* _RECORDS PROVIDED_:
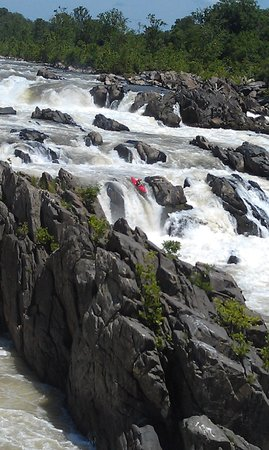 Great Falls Park: only God could create such beauty.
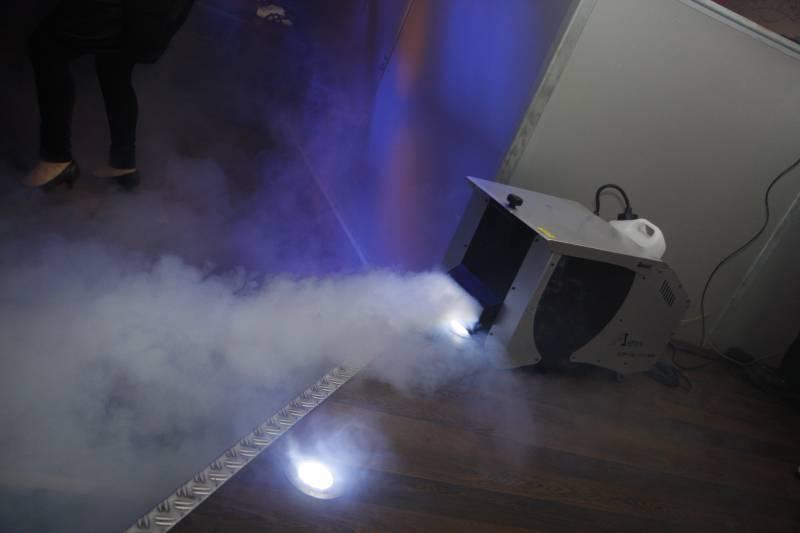 fumée lourde avec produit à fumée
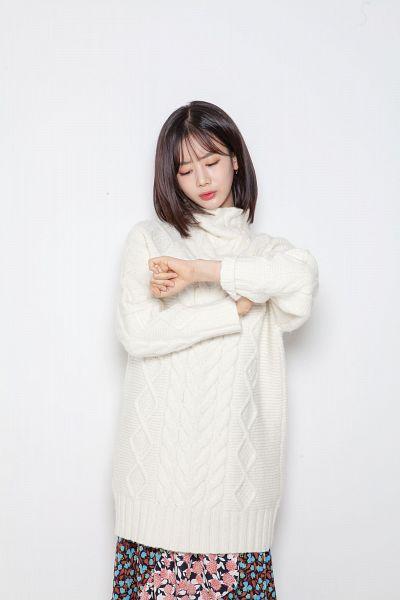 Tags: K-Pop, Berry Good, Daye, Skirt, Floral Skirt, Turtleneck, Black Eyes, Sweater, Collar (Clothes), Medium Hair, Floral Print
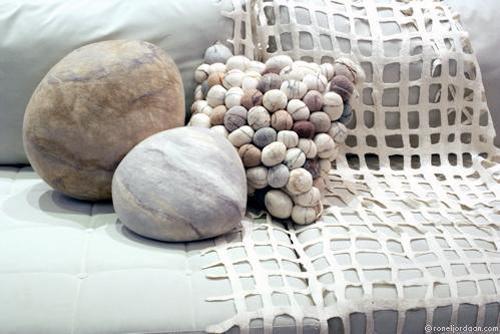 Дизайнер из Южной Африки Ronel Jordaan первая придумала использовать войлок для создания камней.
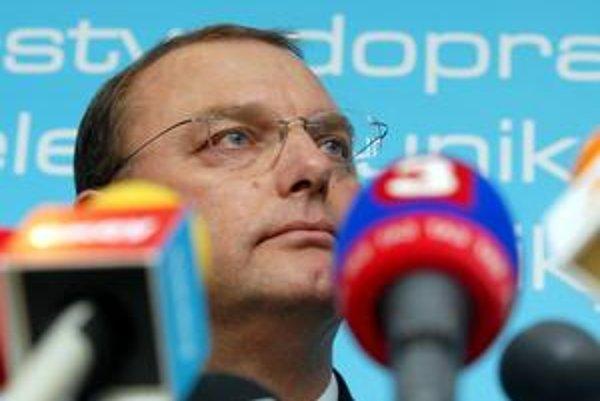 Ministerstvo Ľubomíra Vážneho dalo zarobiť spravodajskej TA3.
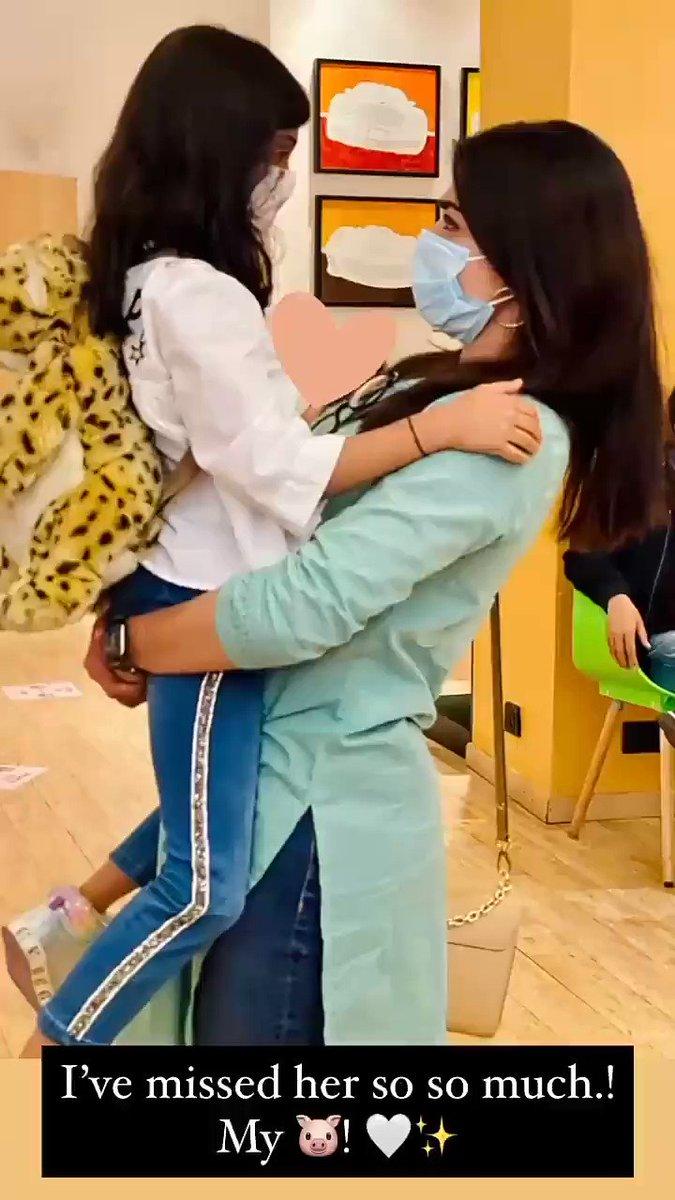 Happy morning cutie 🙋 @iamRashmika Hiii rosh ♥  my best wishes to ur sister   sweaty Rushieee 🤗🤍   Ur my happiness, Ur the sweetest ur more than my life  u are my favorite sweaty mandanna 💃 ✨♥ lots of love♥♥♥ @iamRashmika #RashmikaMandanna #MissionMajnu #Mumbai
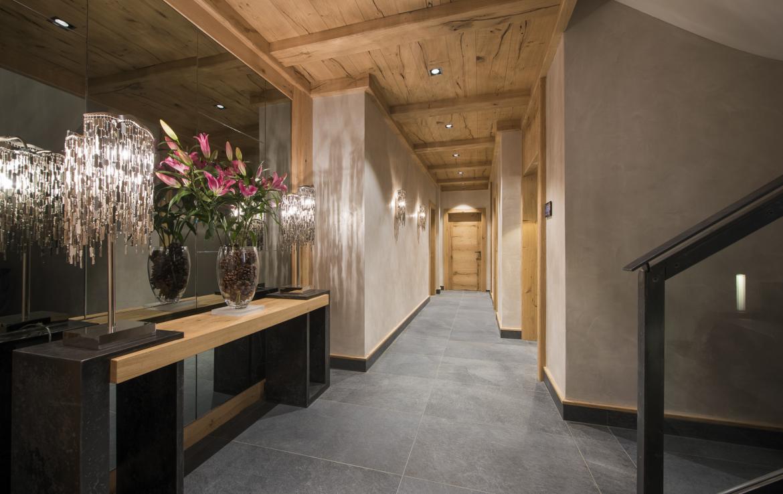 Kings-avenue-zermatt-snow-chalet-indoor-jacuzzi-hammam-childfriendly-spa-wellness-03-8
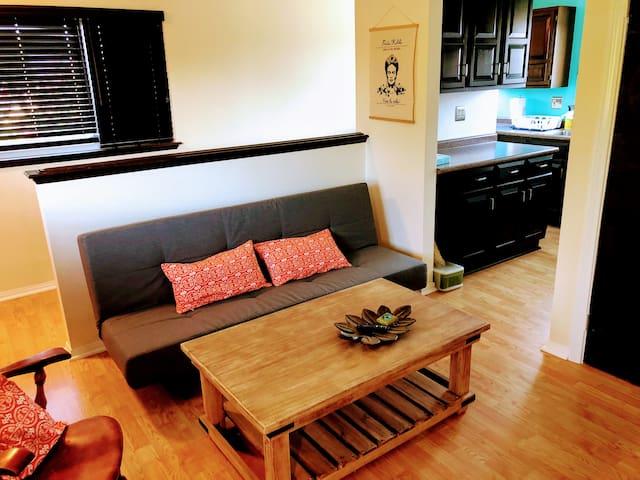 2 Bedroom Eastside Costa Mesa Apt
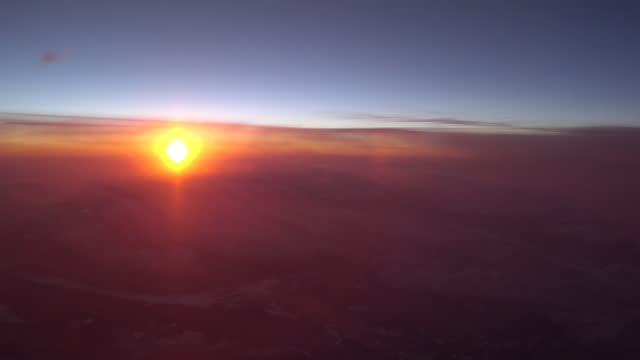 vídeos de stock e filmes b-roll de airplane view sunrise over european alps - rx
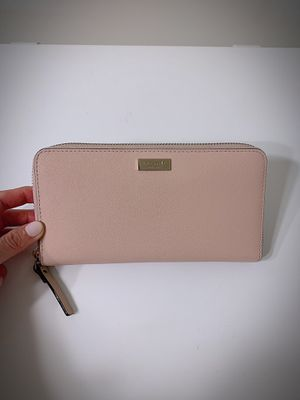 Kate spade long wallet for Sale in Lansdale, PA
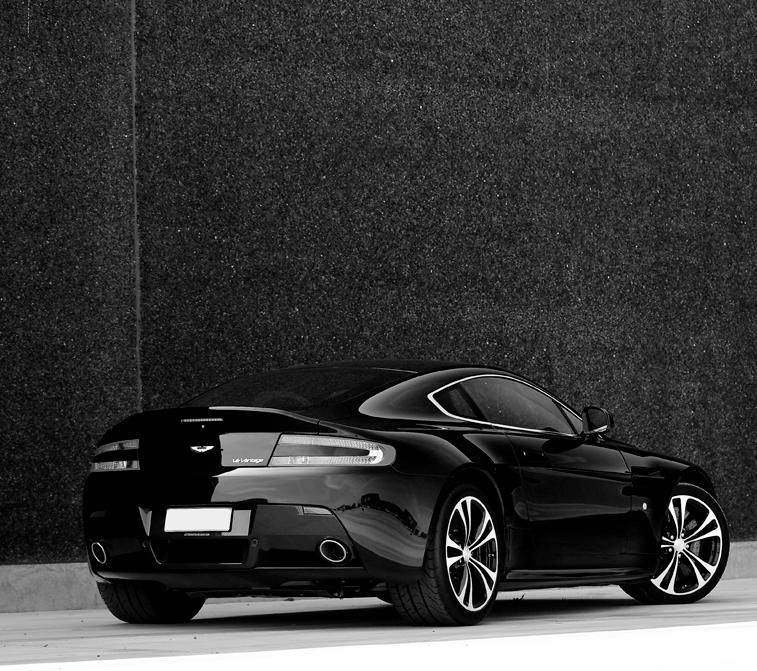 Limitless Luxury Aston Martin Dream Cars Aston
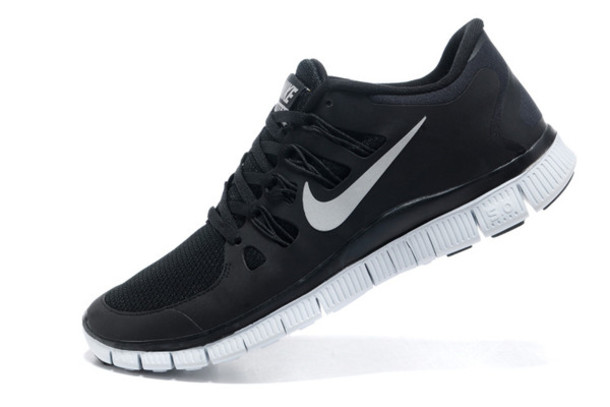 Shoes: nike shoes, nike free run, cheap nike free 5.0 v2, cheap
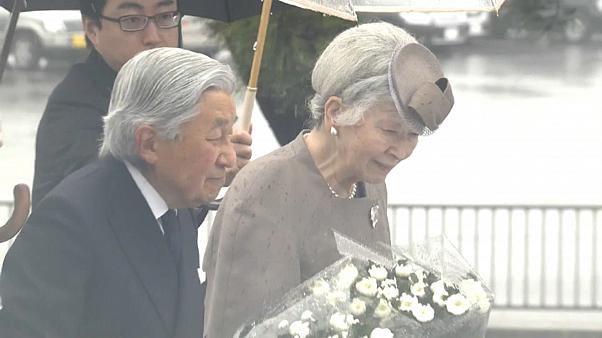 Tsunami in Fukushima: Kaiser Akihito gedenkt der Opfer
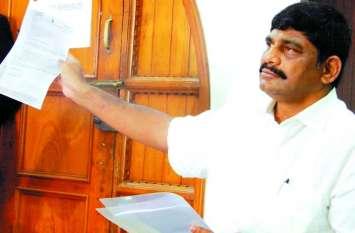 जांच एजेंसियों के जरिए दबाव डाल रही केन्द्र : सुरेश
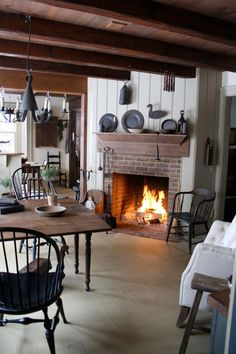 I like the darker stain on ceiling joists Best Ideas Primitive Country Kitchen Decor Primitive Homes, Primitive Fireplace, Primitive Living Room, Primitive Kitchen, Cozy Fireplace, Primitive Country, Design Seeds, Colonial Kitchen, Country Kitchen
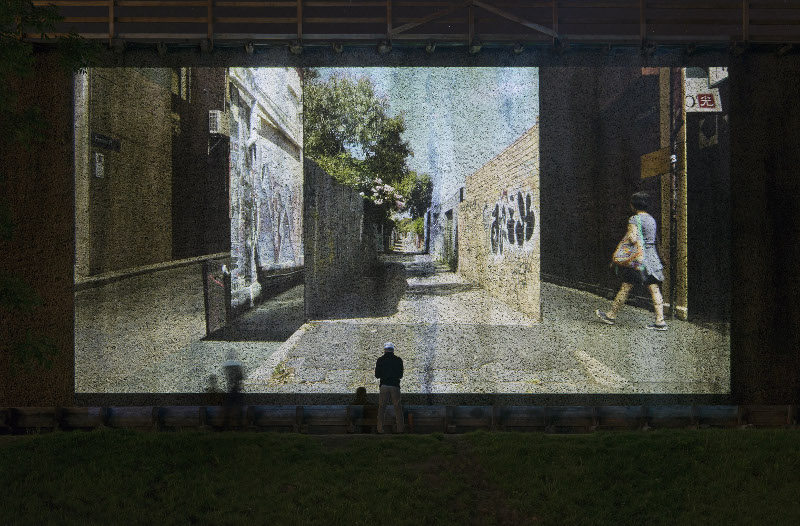 "Daniel Crooks: ""A Garden of Parallel Paths"", 2012. Foto: Franz Wamhof (4)"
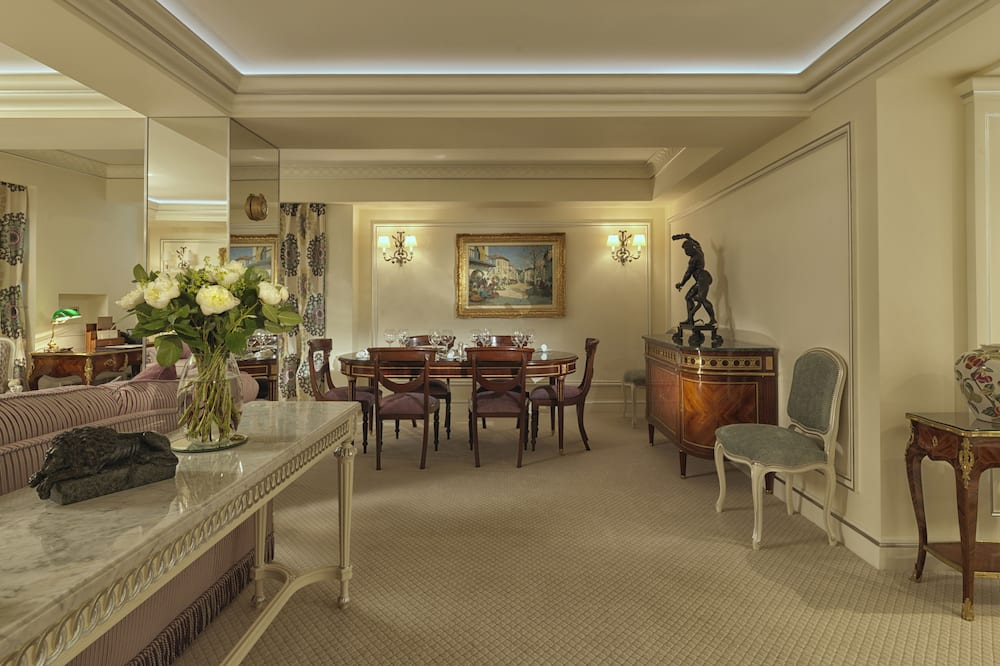 Suite (The Green Park) - Living Area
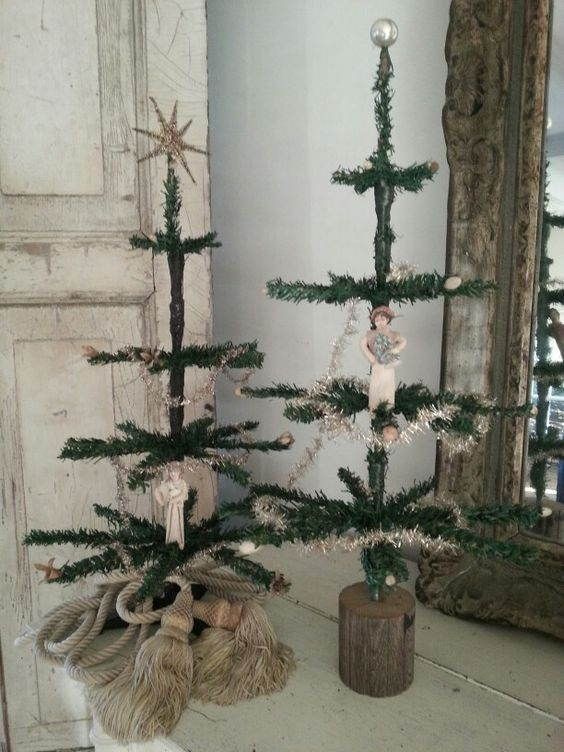 heres a rustic looking feather christmas tree for those whore trying to emulate a country side dcor a feathered christmas tree is combined with silver - Feather Christmas Tree Decorations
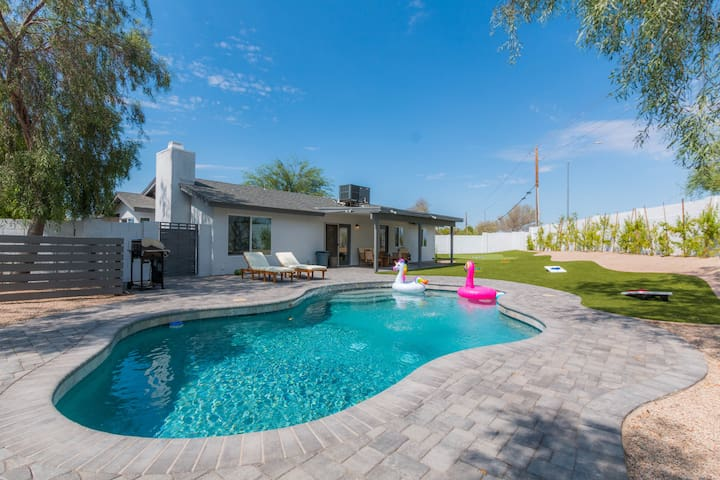 A pool AND putting green! 3Bed 2Bath in Scottsdale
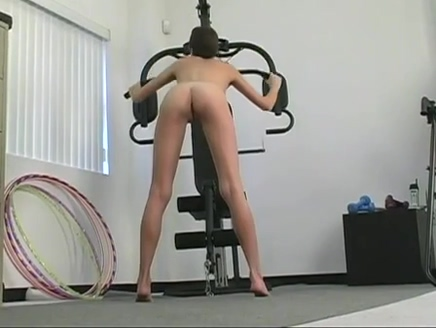 Cute chick plays in the gym Kimberly marvel foot fetish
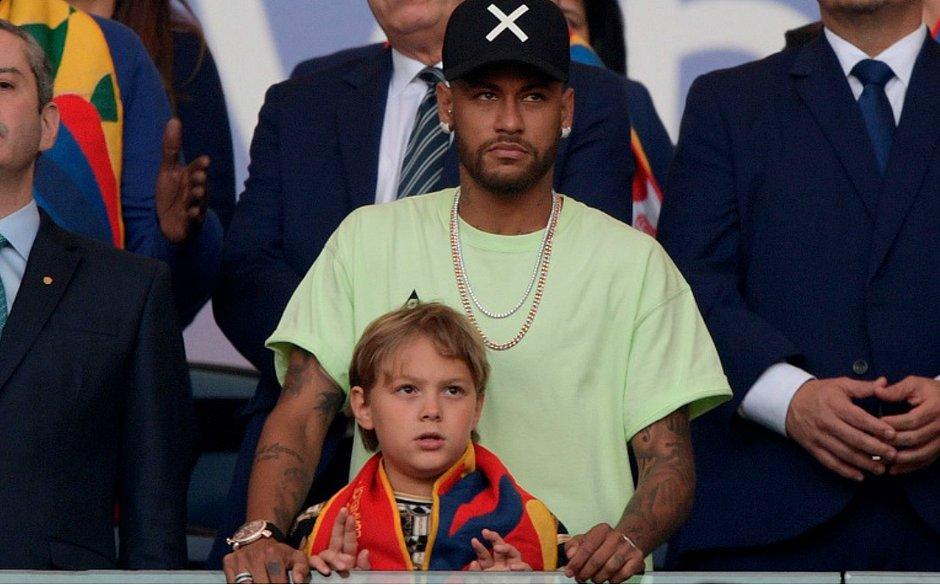 Neymar e o filho acompanharam a final da Copa América no Maracanã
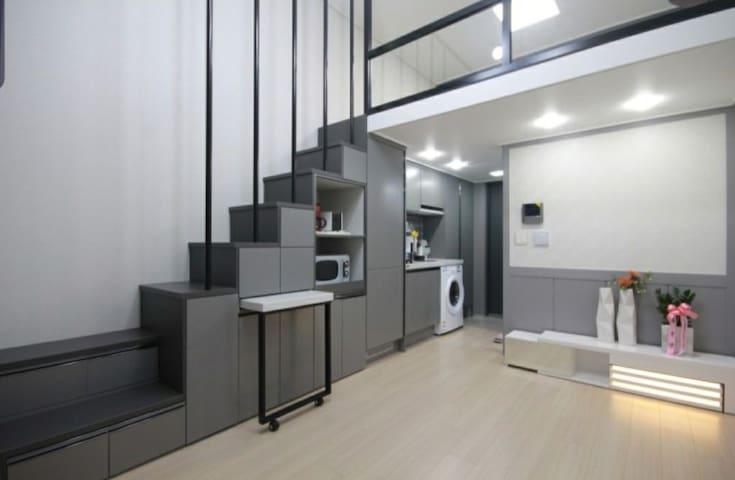 저희 집은 복층구조의 깨끗한 신축 건물이구요! 유리창이 크고 앞에 건물이 없어 최고에요!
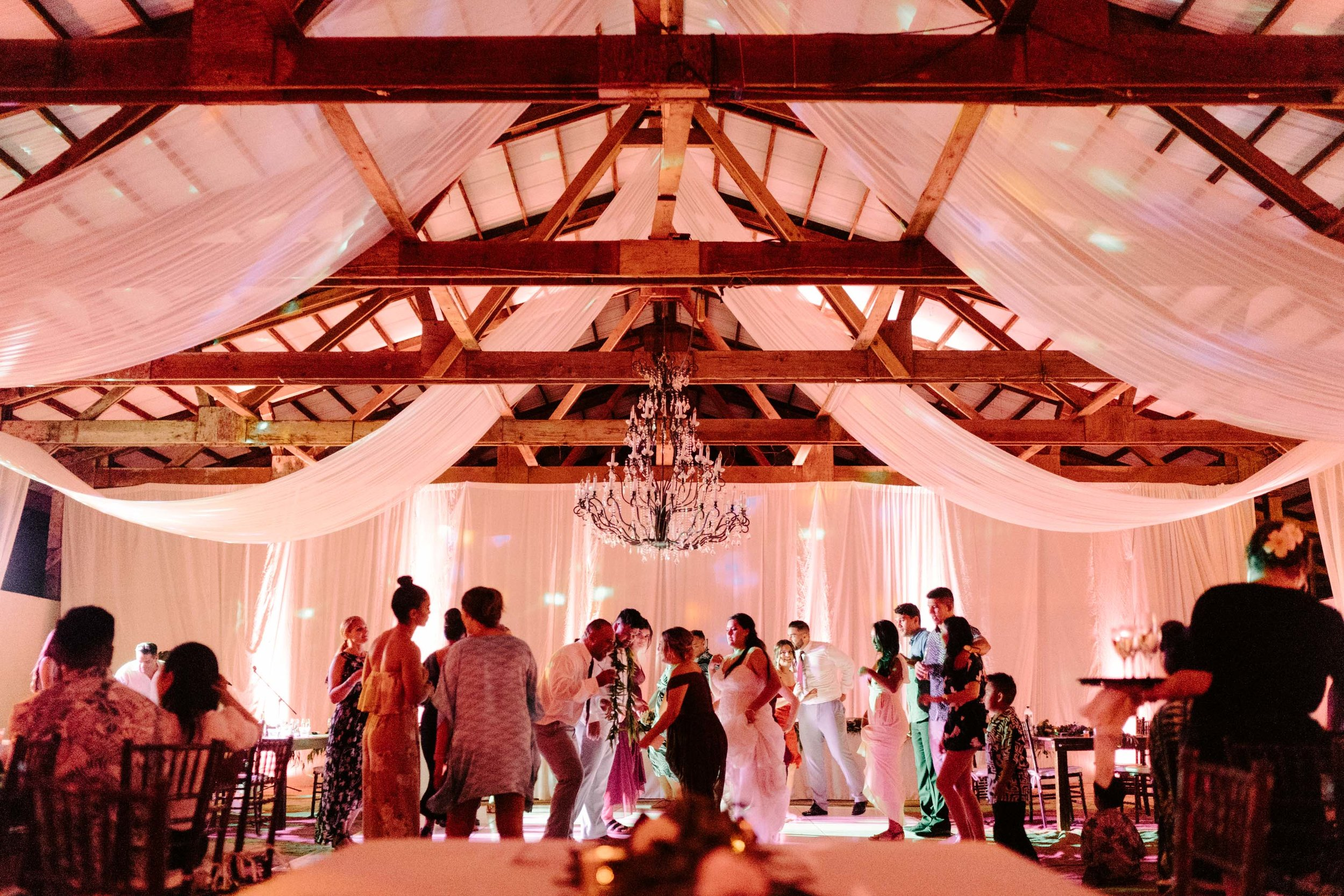 Wedding Reception Dancing Photo - Sunset Ranch Hawaii Barn Wedding Reception By Oahu Wedding Photographer Desiree Leilani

* _TASK INSTRUCTIONS_: Extract from the material above the stretch running from the line containing "Kate spade long" through the line containing "Tsunami in Fukushima: Kaiser". Keep the text exact and the pictures out.

* _ANSWER SECTION_:
 Kate spade long wallet for Sale in Lansdale, PA
 Limitless Luxury Aston Martin Dream Cars Aston
 Shoes: nike shoes, nike free run, cheap nike free 5.0 v2, cheap
 Tsunami in Fukushima: Kaiser Akihito gedenkt der Opfer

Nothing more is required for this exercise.